In a pre-concert address, Maurico Jazzetti shared remembrances of his father, Mario Jazzetti. It was obvious that he had great esteem and love for his father, and this concert was his way of sharing that with the world. Mario Jazzetti’s The Profile The Life And The Faith Across The Notes was presented. Having remarked on his dream that “this work must be played at Lincoln Center,” the younger Jazzetti must have felt great joy at making this dream a reality.
Mario Jazzetti (1915-1986) began his piano studies at age five and gave his first concert at age nine. He earned his diploma in piano in Naples and had a successful performing career in Italy in the pre- and post- World War II years. He immigrated to the United States in 1951, where he continued his career as a teacher and performer, including concerts at Town Hall and Carnegie Hall. The Profile The Life And The Faith Across The Notes was first performed in a two-piano version in 1983. A planned orchestral version was cancelled due to Mr. Jazetti’s ill health in 1984.
Billed in the program as a symphonic poem, in the program notes as a symphony concerto, and on the Internet as a piano concerto, it is apparent that the presenter is undecided on a final designation. Despite its titles’ far-reaching ambitions, this work seems ultimately to be none of the above. One might call it a suite, but it is really a pastiche of six works, composed at different times in Mr. Jazzetti’s life and placed together. Split into two sections (four movements, followed after intermission by the last two), the six movements are meant to represent the life journey, from birth to the end of life. They are titled Ninna Nanna (Lullaby), La bicicletta (The Bicycle), Tristezza d’amore (The Sadness of Love), Gioia di una Promozione (Joy of Graduation)- La Farfalla (The Butterfly), Tragica Realta’ Della Vita (The Tragic Reality of Life, also called the War Concerto), and Ave Maria.

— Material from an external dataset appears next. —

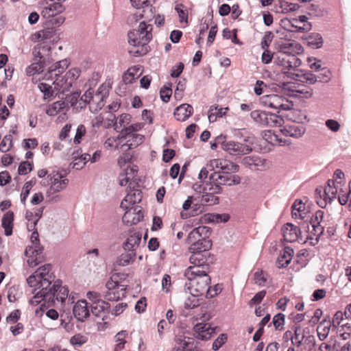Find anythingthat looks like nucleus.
Here are the masks:
<instances>
[{"mask_svg":"<svg viewBox=\"0 0 351 351\" xmlns=\"http://www.w3.org/2000/svg\"><path fill=\"white\" fill-rule=\"evenodd\" d=\"M291 208L293 217L300 219H304L306 217L305 205L302 200H295Z\"/></svg>","mask_w":351,"mask_h":351,"instance_id":"obj_39","label":"nucleus"},{"mask_svg":"<svg viewBox=\"0 0 351 351\" xmlns=\"http://www.w3.org/2000/svg\"><path fill=\"white\" fill-rule=\"evenodd\" d=\"M143 126L144 123H136L122 130L123 137H124V145L122 144V147H125V151L136 148L143 142L144 136L136 133Z\"/></svg>","mask_w":351,"mask_h":351,"instance_id":"obj_5","label":"nucleus"},{"mask_svg":"<svg viewBox=\"0 0 351 351\" xmlns=\"http://www.w3.org/2000/svg\"><path fill=\"white\" fill-rule=\"evenodd\" d=\"M199 296H196L194 295H191L189 296L184 303V306L186 309H193L195 307H197L200 304V299Z\"/></svg>","mask_w":351,"mask_h":351,"instance_id":"obj_59","label":"nucleus"},{"mask_svg":"<svg viewBox=\"0 0 351 351\" xmlns=\"http://www.w3.org/2000/svg\"><path fill=\"white\" fill-rule=\"evenodd\" d=\"M42 252H35L34 254H26L28 256L27 263L29 267H34L38 265L43 261Z\"/></svg>","mask_w":351,"mask_h":351,"instance_id":"obj_57","label":"nucleus"},{"mask_svg":"<svg viewBox=\"0 0 351 351\" xmlns=\"http://www.w3.org/2000/svg\"><path fill=\"white\" fill-rule=\"evenodd\" d=\"M290 73L291 74L292 80H299L309 84H314L318 80L316 75L310 72L300 73L296 71L295 73L290 72Z\"/></svg>","mask_w":351,"mask_h":351,"instance_id":"obj_37","label":"nucleus"},{"mask_svg":"<svg viewBox=\"0 0 351 351\" xmlns=\"http://www.w3.org/2000/svg\"><path fill=\"white\" fill-rule=\"evenodd\" d=\"M73 312L75 317L84 322L90 316V310L85 300H78L73 306Z\"/></svg>","mask_w":351,"mask_h":351,"instance_id":"obj_23","label":"nucleus"},{"mask_svg":"<svg viewBox=\"0 0 351 351\" xmlns=\"http://www.w3.org/2000/svg\"><path fill=\"white\" fill-rule=\"evenodd\" d=\"M242 163L245 167L254 171H264L271 166L270 161L256 156L243 158Z\"/></svg>","mask_w":351,"mask_h":351,"instance_id":"obj_16","label":"nucleus"},{"mask_svg":"<svg viewBox=\"0 0 351 351\" xmlns=\"http://www.w3.org/2000/svg\"><path fill=\"white\" fill-rule=\"evenodd\" d=\"M138 69L135 67L130 68L123 75V81L125 84H132L141 73H138Z\"/></svg>","mask_w":351,"mask_h":351,"instance_id":"obj_52","label":"nucleus"},{"mask_svg":"<svg viewBox=\"0 0 351 351\" xmlns=\"http://www.w3.org/2000/svg\"><path fill=\"white\" fill-rule=\"evenodd\" d=\"M66 0H45L44 7L41 12L45 19H50L62 13L66 8L64 3Z\"/></svg>","mask_w":351,"mask_h":351,"instance_id":"obj_14","label":"nucleus"},{"mask_svg":"<svg viewBox=\"0 0 351 351\" xmlns=\"http://www.w3.org/2000/svg\"><path fill=\"white\" fill-rule=\"evenodd\" d=\"M300 8L297 3H289L285 0H276L274 3V10L276 13H288L294 12Z\"/></svg>","mask_w":351,"mask_h":351,"instance_id":"obj_27","label":"nucleus"},{"mask_svg":"<svg viewBox=\"0 0 351 351\" xmlns=\"http://www.w3.org/2000/svg\"><path fill=\"white\" fill-rule=\"evenodd\" d=\"M122 130L121 131L120 135L114 137H109L106 139L104 143V147L106 148H114L115 149H123L125 151V147H122V144L124 145V137H123Z\"/></svg>","mask_w":351,"mask_h":351,"instance_id":"obj_36","label":"nucleus"},{"mask_svg":"<svg viewBox=\"0 0 351 351\" xmlns=\"http://www.w3.org/2000/svg\"><path fill=\"white\" fill-rule=\"evenodd\" d=\"M136 252L128 251L125 253L121 254L117 260V265L124 267L127 266L134 261Z\"/></svg>","mask_w":351,"mask_h":351,"instance_id":"obj_50","label":"nucleus"},{"mask_svg":"<svg viewBox=\"0 0 351 351\" xmlns=\"http://www.w3.org/2000/svg\"><path fill=\"white\" fill-rule=\"evenodd\" d=\"M263 138L271 145H281L285 143L279 136L271 130H266L263 133Z\"/></svg>","mask_w":351,"mask_h":351,"instance_id":"obj_53","label":"nucleus"},{"mask_svg":"<svg viewBox=\"0 0 351 351\" xmlns=\"http://www.w3.org/2000/svg\"><path fill=\"white\" fill-rule=\"evenodd\" d=\"M190 263L193 264V266L199 267L201 269H207L208 266L204 265V258L201 253H192V255L189 258Z\"/></svg>","mask_w":351,"mask_h":351,"instance_id":"obj_56","label":"nucleus"},{"mask_svg":"<svg viewBox=\"0 0 351 351\" xmlns=\"http://www.w3.org/2000/svg\"><path fill=\"white\" fill-rule=\"evenodd\" d=\"M217 327L212 326L208 323L200 322L193 327V335L197 339L207 341L215 334Z\"/></svg>","mask_w":351,"mask_h":351,"instance_id":"obj_15","label":"nucleus"},{"mask_svg":"<svg viewBox=\"0 0 351 351\" xmlns=\"http://www.w3.org/2000/svg\"><path fill=\"white\" fill-rule=\"evenodd\" d=\"M310 223L313 228V234L317 237L316 240L323 234L324 229L328 228L329 215L322 210L316 211L311 217Z\"/></svg>","mask_w":351,"mask_h":351,"instance_id":"obj_12","label":"nucleus"},{"mask_svg":"<svg viewBox=\"0 0 351 351\" xmlns=\"http://www.w3.org/2000/svg\"><path fill=\"white\" fill-rule=\"evenodd\" d=\"M286 132L289 136L298 138L304 134L306 128L302 125L293 124L289 125L286 129Z\"/></svg>","mask_w":351,"mask_h":351,"instance_id":"obj_47","label":"nucleus"},{"mask_svg":"<svg viewBox=\"0 0 351 351\" xmlns=\"http://www.w3.org/2000/svg\"><path fill=\"white\" fill-rule=\"evenodd\" d=\"M193 112L192 106L183 104L177 107L174 111V116L178 121H184L191 117Z\"/></svg>","mask_w":351,"mask_h":351,"instance_id":"obj_30","label":"nucleus"},{"mask_svg":"<svg viewBox=\"0 0 351 351\" xmlns=\"http://www.w3.org/2000/svg\"><path fill=\"white\" fill-rule=\"evenodd\" d=\"M53 84L56 86V88H59L62 92H65L70 89L73 83L66 77V75H64L57 77L53 81Z\"/></svg>","mask_w":351,"mask_h":351,"instance_id":"obj_45","label":"nucleus"},{"mask_svg":"<svg viewBox=\"0 0 351 351\" xmlns=\"http://www.w3.org/2000/svg\"><path fill=\"white\" fill-rule=\"evenodd\" d=\"M171 351H194L192 349L191 339L182 336L176 337L175 345Z\"/></svg>","mask_w":351,"mask_h":351,"instance_id":"obj_34","label":"nucleus"},{"mask_svg":"<svg viewBox=\"0 0 351 351\" xmlns=\"http://www.w3.org/2000/svg\"><path fill=\"white\" fill-rule=\"evenodd\" d=\"M109 308L108 303L103 300L94 301L91 304V312L97 317L101 315Z\"/></svg>","mask_w":351,"mask_h":351,"instance_id":"obj_42","label":"nucleus"},{"mask_svg":"<svg viewBox=\"0 0 351 351\" xmlns=\"http://www.w3.org/2000/svg\"><path fill=\"white\" fill-rule=\"evenodd\" d=\"M125 210V213L122 220L127 225L136 224L143 217L141 208L138 206L128 207V209Z\"/></svg>","mask_w":351,"mask_h":351,"instance_id":"obj_20","label":"nucleus"},{"mask_svg":"<svg viewBox=\"0 0 351 351\" xmlns=\"http://www.w3.org/2000/svg\"><path fill=\"white\" fill-rule=\"evenodd\" d=\"M88 341V337L81 334H76L71 337L70 343L75 346L80 347Z\"/></svg>","mask_w":351,"mask_h":351,"instance_id":"obj_61","label":"nucleus"},{"mask_svg":"<svg viewBox=\"0 0 351 351\" xmlns=\"http://www.w3.org/2000/svg\"><path fill=\"white\" fill-rule=\"evenodd\" d=\"M141 241V234L139 232L132 233L123 243V247L126 251L136 252Z\"/></svg>","mask_w":351,"mask_h":351,"instance_id":"obj_32","label":"nucleus"},{"mask_svg":"<svg viewBox=\"0 0 351 351\" xmlns=\"http://www.w3.org/2000/svg\"><path fill=\"white\" fill-rule=\"evenodd\" d=\"M142 193L138 189H133L128 192L125 198L121 202V207L123 209H128V207L134 206V205L141 201Z\"/></svg>","mask_w":351,"mask_h":351,"instance_id":"obj_25","label":"nucleus"},{"mask_svg":"<svg viewBox=\"0 0 351 351\" xmlns=\"http://www.w3.org/2000/svg\"><path fill=\"white\" fill-rule=\"evenodd\" d=\"M13 147L12 137L11 134L5 135L0 143V151L5 153L10 151Z\"/></svg>","mask_w":351,"mask_h":351,"instance_id":"obj_58","label":"nucleus"},{"mask_svg":"<svg viewBox=\"0 0 351 351\" xmlns=\"http://www.w3.org/2000/svg\"><path fill=\"white\" fill-rule=\"evenodd\" d=\"M138 171V167L136 165L128 166L118 176V182L121 186H125L128 184L131 188L132 180L135 178Z\"/></svg>","mask_w":351,"mask_h":351,"instance_id":"obj_21","label":"nucleus"},{"mask_svg":"<svg viewBox=\"0 0 351 351\" xmlns=\"http://www.w3.org/2000/svg\"><path fill=\"white\" fill-rule=\"evenodd\" d=\"M273 324L276 330L283 329L285 324V315L282 313H278L273 317Z\"/></svg>","mask_w":351,"mask_h":351,"instance_id":"obj_63","label":"nucleus"},{"mask_svg":"<svg viewBox=\"0 0 351 351\" xmlns=\"http://www.w3.org/2000/svg\"><path fill=\"white\" fill-rule=\"evenodd\" d=\"M212 243L208 237H205L190 245L189 250L191 253H201L209 250L211 248Z\"/></svg>","mask_w":351,"mask_h":351,"instance_id":"obj_33","label":"nucleus"},{"mask_svg":"<svg viewBox=\"0 0 351 351\" xmlns=\"http://www.w3.org/2000/svg\"><path fill=\"white\" fill-rule=\"evenodd\" d=\"M274 62L282 66L284 73L291 78L290 72L295 73L298 68L301 65L302 62L296 56L287 55L278 53L274 58Z\"/></svg>","mask_w":351,"mask_h":351,"instance_id":"obj_11","label":"nucleus"},{"mask_svg":"<svg viewBox=\"0 0 351 351\" xmlns=\"http://www.w3.org/2000/svg\"><path fill=\"white\" fill-rule=\"evenodd\" d=\"M51 270V265H44L27 279V282L31 287H34L35 291L39 289L30 300L32 305H37L41 301L47 303L49 306L55 304L56 302L62 304L67 298L69 289L62 287L61 282L58 280L53 285H51L53 280Z\"/></svg>","mask_w":351,"mask_h":351,"instance_id":"obj_1","label":"nucleus"},{"mask_svg":"<svg viewBox=\"0 0 351 351\" xmlns=\"http://www.w3.org/2000/svg\"><path fill=\"white\" fill-rule=\"evenodd\" d=\"M244 141L245 143H243L229 140L223 145V150L234 156L248 154L252 151V146L254 144V137L245 138Z\"/></svg>","mask_w":351,"mask_h":351,"instance_id":"obj_8","label":"nucleus"},{"mask_svg":"<svg viewBox=\"0 0 351 351\" xmlns=\"http://www.w3.org/2000/svg\"><path fill=\"white\" fill-rule=\"evenodd\" d=\"M43 64L40 60H36L32 64L26 68V74L29 76L34 75L43 71Z\"/></svg>","mask_w":351,"mask_h":351,"instance_id":"obj_55","label":"nucleus"},{"mask_svg":"<svg viewBox=\"0 0 351 351\" xmlns=\"http://www.w3.org/2000/svg\"><path fill=\"white\" fill-rule=\"evenodd\" d=\"M278 53L295 56L302 51V46L295 40H282L278 43Z\"/></svg>","mask_w":351,"mask_h":351,"instance_id":"obj_19","label":"nucleus"},{"mask_svg":"<svg viewBox=\"0 0 351 351\" xmlns=\"http://www.w3.org/2000/svg\"><path fill=\"white\" fill-rule=\"evenodd\" d=\"M204 221L209 223H219V222H226L228 220L229 217L227 215L223 214H214V213H208L204 215Z\"/></svg>","mask_w":351,"mask_h":351,"instance_id":"obj_54","label":"nucleus"},{"mask_svg":"<svg viewBox=\"0 0 351 351\" xmlns=\"http://www.w3.org/2000/svg\"><path fill=\"white\" fill-rule=\"evenodd\" d=\"M254 281L258 286H264L266 281V274L263 271H257L254 274Z\"/></svg>","mask_w":351,"mask_h":351,"instance_id":"obj_64","label":"nucleus"},{"mask_svg":"<svg viewBox=\"0 0 351 351\" xmlns=\"http://www.w3.org/2000/svg\"><path fill=\"white\" fill-rule=\"evenodd\" d=\"M332 326V323L328 315L326 316L322 322L319 323L317 328L318 338L320 341H324L327 338Z\"/></svg>","mask_w":351,"mask_h":351,"instance_id":"obj_31","label":"nucleus"},{"mask_svg":"<svg viewBox=\"0 0 351 351\" xmlns=\"http://www.w3.org/2000/svg\"><path fill=\"white\" fill-rule=\"evenodd\" d=\"M250 117L261 126L277 127L280 126L283 122L282 119L276 114L259 110L252 111Z\"/></svg>","mask_w":351,"mask_h":351,"instance_id":"obj_10","label":"nucleus"},{"mask_svg":"<svg viewBox=\"0 0 351 351\" xmlns=\"http://www.w3.org/2000/svg\"><path fill=\"white\" fill-rule=\"evenodd\" d=\"M175 10H176L180 23H188V11L187 9L182 5L178 4L176 6Z\"/></svg>","mask_w":351,"mask_h":351,"instance_id":"obj_60","label":"nucleus"},{"mask_svg":"<svg viewBox=\"0 0 351 351\" xmlns=\"http://www.w3.org/2000/svg\"><path fill=\"white\" fill-rule=\"evenodd\" d=\"M281 23L282 26L289 32H306L311 29V23H305V25H300L297 19H285L281 21Z\"/></svg>","mask_w":351,"mask_h":351,"instance_id":"obj_22","label":"nucleus"},{"mask_svg":"<svg viewBox=\"0 0 351 351\" xmlns=\"http://www.w3.org/2000/svg\"><path fill=\"white\" fill-rule=\"evenodd\" d=\"M308 333V328L303 329L300 326H296L295 328L294 335L291 338L292 344L296 347H300L302 345V341H305V342H307L309 344H312V346H315V337L311 335H307Z\"/></svg>","mask_w":351,"mask_h":351,"instance_id":"obj_17","label":"nucleus"},{"mask_svg":"<svg viewBox=\"0 0 351 351\" xmlns=\"http://www.w3.org/2000/svg\"><path fill=\"white\" fill-rule=\"evenodd\" d=\"M282 232L284 240L288 243H292L298 239L300 231L298 227L291 223H287L282 229Z\"/></svg>","mask_w":351,"mask_h":351,"instance_id":"obj_29","label":"nucleus"},{"mask_svg":"<svg viewBox=\"0 0 351 351\" xmlns=\"http://www.w3.org/2000/svg\"><path fill=\"white\" fill-rule=\"evenodd\" d=\"M293 254V250L290 247H285L281 251L277 259V266L279 268L287 267L291 262Z\"/></svg>","mask_w":351,"mask_h":351,"instance_id":"obj_35","label":"nucleus"},{"mask_svg":"<svg viewBox=\"0 0 351 351\" xmlns=\"http://www.w3.org/2000/svg\"><path fill=\"white\" fill-rule=\"evenodd\" d=\"M308 46L314 49H319L322 47L323 38L318 33H311L306 38Z\"/></svg>","mask_w":351,"mask_h":351,"instance_id":"obj_48","label":"nucleus"},{"mask_svg":"<svg viewBox=\"0 0 351 351\" xmlns=\"http://www.w3.org/2000/svg\"><path fill=\"white\" fill-rule=\"evenodd\" d=\"M340 184L341 182H335V180L328 181V184L324 189V199L320 198L317 199V204L320 207H325L328 201L330 202L336 197V195L338 192V187Z\"/></svg>","mask_w":351,"mask_h":351,"instance_id":"obj_18","label":"nucleus"},{"mask_svg":"<svg viewBox=\"0 0 351 351\" xmlns=\"http://www.w3.org/2000/svg\"><path fill=\"white\" fill-rule=\"evenodd\" d=\"M261 103L268 108L280 112L281 110L292 109L293 103L288 99L276 94L267 95L261 97Z\"/></svg>","mask_w":351,"mask_h":351,"instance_id":"obj_9","label":"nucleus"},{"mask_svg":"<svg viewBox=\"0 0 351 351\" xmlns=\"http://www.w3.org/2000/svg\"><path fill=\"white\" fill-rule=\"evenodd\" d=\"M50 187L47 190V195L50 197V201L57 202L58 196H53V194L64 190L69 184V180L60 172L53 171L48 175Z\"/></svg>","mask_w":351,"mask_h":351,"instance_id":"obj_6","label":"nucleus"},{"mask_svg":"<svg viewBox=\"0 0 351 351\" xmlns=\"http://www.w3.org/2000/svg\"><path fill=\"white\" fill-rule=\"evenodd\" d=\"M131 121V116L129 114H122L118 119L116 120L114 123V129L116 130H124L126 128H128V126Z\"/></svg>","mask_w":351,"mask_h":351,"instance_id":"obj_51","label":"nucleus"},{"mask_svg":"<svg viewBox=\"0 0 351 351\" xmlns=\"http://www.w3.org/2000/svg\"><path fill=\"white\" fill-rule=\"evenodd\" d=\"M152 2L154 0H151L145 3L142 7V11L139 12V15L145 21H150L154 18V8L152 5Z\"/></svg>","mask_w":351,"mask_h":351,"instance_id":"obj_43","label":"nucleus"},{"mask_svg":"<svg viewBox=\"0 0 351 351\" xmlns=\"http://www.w3.org/2000/svg\"><path fill=\"white\" fill-rule=\"evenodd\" d=\"M210 228L206 226H199L190 232L187 237V243L190 245L199 241L205 237H209Z\"/></svg>","mask_w":351,"mask_h":351,"instance_id":"obj_24","label":"nucleus"},{"mask_svg":"<svg viewBox=\"0 0 351 351\" xmlns=\"http://www.w3.org/2000/svg\"><path fill=\"white\" fill-rule=\"evenodd\" d=\"M34 184V182L32 180L28 181L25 183L21 193V202L22 204H25L26 199L28 197L29 191L33 187Z\"/></svg>","mask_w":351,"mask_h":351,"instance_id":"obj_62","label":"nucleus"},{"mask_svg":"<svg viewBox=\"0 0 351 351\" xmlns=\"http://www.w3.org/2000/svg\"><path fill=\"white\" fill-rule=\"evenodd\" d=\"M188 278L185 284V291L190 295L202 296L209 289L210 278L205 269H201L199 267L190 266L184 273Z\"/></svg>","mask_w":351,"mask_h":351,"instance_id":"obj_2","label":"nucleus"},{"mask_svg":"<svg viewBox=\"0 0 351 351\" xmlns=\"http://www.w3.org/2000/svg\"><path fill=\"white\" fill-rule=\"evenodd\" d=\"M218 169L225 171H235L237 167L235 164L230 160L222 158L213 159L208 161L205 167L202 168L199 173L198 178L201 180H204L208 177L210 172H215Z\"/></svg>","mask_w":351,"mask_h":351,"instance_id":"obj_7","label":"nucleus"},{"mask_svg":"<svg viewBox=\"0 0 351 351\" xmlns=\"http://www.w3.org/2000/svg\"><path fill=\"white\" fill-rule=\"evenodd\" d=\"M13 221L14 213L12 212H8L4 214L1 220V225L5 230L6 236H10L12 234Z\"/></svg>","mask_w":351,"mask_h":351,"instance_id":"obj_41","label":"nucleus"},{"mask_svg":"<svg viewBox=\"0 0 351 351\" xmlns=\"http://www.w3.org/2000/svg\"><path fill=\"white\" fill-rule=\"evenodd\" d=\"M34 39L43 43H52L57 38V32L53 27H46L34 35Z\"/></svg>","mask_w":351,"mask_h":351,"instance_id":"obj_26","label":"nucleus"},{"mask_svg":"<svg viewBox=\"0 0 351 351\" xmlns=\"http://www.w3.org/2000/svg\"><path fill=\"white\" fill-rule=\"evenodd\" d=\"M31 243L32 245L27 247L25 250V254L30 253L34 254L35 252L43 251V247L40 244L38 232L35 230L32 233L31 235Z\"/></svg>","mask_w":351,"mask_h":351,"instance_id":"obj_38","label":"nucleus"},{"mask_svg":"<svg viewBox=\"0 0 351 351\" xmlns=\"http://www.w3.org/2000/svg\"><path fill=\"white\" fill-rule=\"evenodd\" d=\"M104 106V103L103 100V95L100 93H97L94 95V97H93L91 100L89 109L90 112L95 113L101 110Z\"/></svg>","mask_w":351,"mask_h":351,"instance_id":"obj_49","label":"nucleus"},{"mask_svg":"<svg viewBox=\"0 0 351 351\" xmlns=\"http://www.w3.org/2000/svg\"><path fill=\"white\" fill-rule=\"evenodd\" d=\"M69 62L66 59L56 62L49 68V74L51 80H55L57 77L61 76L64 71L68 68Z\"/></svg>","mask_w":351,"mask_h":351,"instance_id":"obj_28","label":"nucleus"},{"mask_svg":"<svg viewBox=\"0 0 351 351\" xmlns=\"http://www.w3.org/2000/svg\"><path fill=\"white\" fill-rule=\"evenodd\" d=\"M106 291L104 294L105 299L110 301H117L125 297L126 289L124 285H120L110 278L106 284Z\"/></svg>","mask_w":351,"mask_h":351,"instance_id":"obj_13","label":"nucleus"},{"mask_svg":"<svg viewBox=\"0 0 351 351\" xmlns=\"http://www.w3.org/2000/svg\"><path fill=\"white\" fill-rule=\"evenodd\" d=\"M228 110V108H219L218 106H210L208 110V118L210 122H215L218 117H222Z\"/></svg>","mask_w":351,"mask_h":351,"instance_id":"obj_44","label":"nucleus"},{"mask_svg":"<svg viewBox=\"0 0 351 351\" xmlns=\"http://www.w3.org/2000/svg\"><path fill=\"white\" fill-rule=\"evenodd\" d=\"M209 189L210 185L208 184H206L204 188V194L202 197V202L209 205H214L218 204L219 199L215 195L219 194L220 193H213L208 190Z\"/></svg>","mask_w":351,"mask_h":351,"instance_id":"obj_40","label":"nucleus"},{"mask_svg":"<svg viewBox=\"0 0 351 351\" xmlns=\"http://www.w3.org/2000/svg\"><path fill=\"white\" fill-rule=\"evenodd\" d=\"M66 106V104L65 103V101L62 100L56 101L49 106L48 108L46 110V113L49 116H56L58 113L64 110Z\"/></svg>","mask_w":351,"mask_h":351,"instance_id":"obj_46","label":"nucleus"},{"mask_svg":"<svg viewBox=\"0 0 351 351\" xmlns=\"http://www.w3.org/2000/svg\"><path fill=\"white\" fill-rule=\"evenodd\" d=\"M237 169L235 171H225L218 169L209 175L210 191L213 193H221V186L227 185L232 186L239 184L241 182V178L237 175H232L231 173H236L239 171V166L235 164Z\"/></svg>","mask_w":351,"mask_h":351,"instance_id":"obj_4","label":"nucleus"},{"mask_svg":"<svg viewBox=\"0 0 351 351\" xmlns=\"http://www.w3.org/2000/svg\"><path fill=\"white\" fill-rule=\"evenodd\" d=\"M152 26L142 21L137 29H133L128 33V43L136 49L130 50V53L136 56H143L148 51V43L152 38Z\"/></svg>","mask_w":351,"mask_h":351,"instance_id":"obj_3","label":"nucleus"}]
</instances>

With one movement written in his teens (Ave Maria), another conceived during World War Two (The Tragic Reality of Life), and the rest at other times not detailed in the program notes, the work has an uneven quality as one might expect. The influences of Grieg (especially the Piano Concerto), Tchaikovsky, Chopin, Liszt, and other romantic composers were prominent throughout in an overtly derivative manner, yet without these composers’ individual formal clarity, the effect was that of a collage. Thus, despite the organization into phases of life, there was an amorphous quality to the set. Conventional cadenza-like passagework was frequently used as thematic material, so that melodic lines become almost undistinguishable as such, while harmonic progressions bordered on the formulaic. There were, to be sure, poignant moments, but the surrounding material overwhelmed them.
Pianist Francesco Libetta was the star of the evening. Playing with great abandon, he broke a string on the Fazioli piano during The Tragic Reality of Life movement, much to the amazement of the audience. Soprano Donata Cucinotta and tenor Matt Morgan gave strong performances as well. The New York Choral Society was solid in their role – though what precisely that role was meant to be might have been clearer had there been a printed text, either in the original Italian or in translation (which was missing for the solo singers as well), a considerable omission in this case. Last, but not least, the Chelsea Symphony Orchestra was excellent from start to finish in a performance that completely outclassed another orchestra’s earlier performance of the work, as recorded in Italy (since removed from YouTube). The audience gave the performers a prolonged standing ovation at concert’s end.